**Aufgabe A:** Schreib aus der Rezension den Abschnitt von „Frankfurter Allgemeine Zeitung - Rezension“ bis einschließlich „Rowling waren angesagt.“ wörtlich heraus.
**Aufgabe B:**
Stimmen die folgenden Aussagen mit der Rezension überein? Antworte jeweils mit Ja oder Nein und belege die Antwort mit den entscheidenden Worten der Rezension als wörtlichem Zitat.
(i) Die Besprechung stammt vom 09.01.2020.
(ii) Der Stil der Autorin ist der Alltagssprache angenähert.
(iii) Kafka und Beckett waren angesagt.
**Aufgabe C:** Womit vergleicht die Erzählerin laut der Rezension die Muster der Erinnerung?

**Vorliegender Text:**
=======

Frankfurter Allgemeine Zeitung - Rezension
Frankfurter Allgemeine Zeitung | Besprechung von 09.01.2020

Reitende Diener
Tanja Langers Lüneburg-Roman

Vor dreißig Jahren, zeitgleich zum Fall der Berliner Mauer, fiel auch endgültig die Mauer zwischen Unterhaltungsliteratur und sogenannter hoher oder ernster Literatur. Bestsellerautoren wurden nun nicht mehr mit Neid oder Verachtung gestraft, sie avancierten zu Vorbildern, denen es nachzueifern galt: Nicht Kafka oder Beckett - Isabel Allende und J. K. Rowling waren angesagt.

Im deutschen Sprachraum gehört Tanja Langer zu den Schriftstellerinnen, denen es scheinbar mühelos gelingt, die Komplexität zu reduzieren, ohne in Trivialität abzugleiten oder die Kunst an den Kommerz zu verraten, im Gegenteil: Ihr Roman "Die kleine Großmutter & Mr. Thursday oder Die Erfindung der Erinnerung" ist ein gutes Beispiel dafür. Die Leichtigkeit ihres der Alltagssprache angenäherten Stils ist charakteristisch für die Autorin, doch der lockere Ton täuscht, weil es um sehr ernste Themen geht: Um Flucht und Vertreibung, Krieg und Nachkrieg und die Suche nach einem neuen Zuhause, einem schützenden Dach auf den in Besatzungszonen geteilten Trümmern des Dritten Reiches. Und es geht um Muster der Erinnerung, welche die der Autorin nahestehende Erzählerin mit dem Perserteppich vergleicht, auf dem ihr Vater sie zeugte und nicht zeugte, denn in Wahrheit hat ein Nachbar, mit dem die Mutter ein Verhältnis hatte, sie dort gezeugt.

=======

**Gegebene Angaben:**
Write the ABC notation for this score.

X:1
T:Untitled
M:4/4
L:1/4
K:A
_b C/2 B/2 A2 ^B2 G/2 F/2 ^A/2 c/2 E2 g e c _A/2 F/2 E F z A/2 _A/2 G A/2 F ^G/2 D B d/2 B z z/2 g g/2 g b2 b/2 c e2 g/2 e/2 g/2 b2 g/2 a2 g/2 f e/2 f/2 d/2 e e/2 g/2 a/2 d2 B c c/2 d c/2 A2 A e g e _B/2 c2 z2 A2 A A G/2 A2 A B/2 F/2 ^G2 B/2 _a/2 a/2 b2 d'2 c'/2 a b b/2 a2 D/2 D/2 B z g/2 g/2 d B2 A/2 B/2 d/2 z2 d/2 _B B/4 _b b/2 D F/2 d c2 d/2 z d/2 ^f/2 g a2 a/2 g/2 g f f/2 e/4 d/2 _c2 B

=======

**Musterlösung A:**
Frankfurter Allgemeine Zeitung - Rezension
Frankfurter Allgemeine Zeitung | Besprechung von 09.01.2020

Reitende Diener
Tanja Langers Lüneburg-Roman

Vor dreißig Jahren, zeitgleich zum Fall der Berliner Mauer, fiel auch endgültig die Mauer zwischen Unterhaltungsliteratur und sogenannter hoher oder ernster Literatur. Bestsellerautoren wurden nun nicht mehr mit Neid oder Verachtung gestraft, sie avancierten zu Vorbildern, denen es nachzueifern galt: Nicht Kafka oder Beckett - Isabel Allende und J. K. Rowling waren angesagt.

**Musterlösung B:**
(i) Ja: „Besprechung von 09.01.2020“
(ii) Ja: „Die Leichtigkeit ihres der Alltagssprache angenäherten Stils ist charakteristisch für die Autorin“
(iii) Nein: „Nicht Kafka oder Beckett - Isabel Allende und J. K. Rowling waren angesagt.“

**Musterlösung C:** Mit dem Perserteppich, auf dem ihr Vater sie zeugte und nicht zeugte.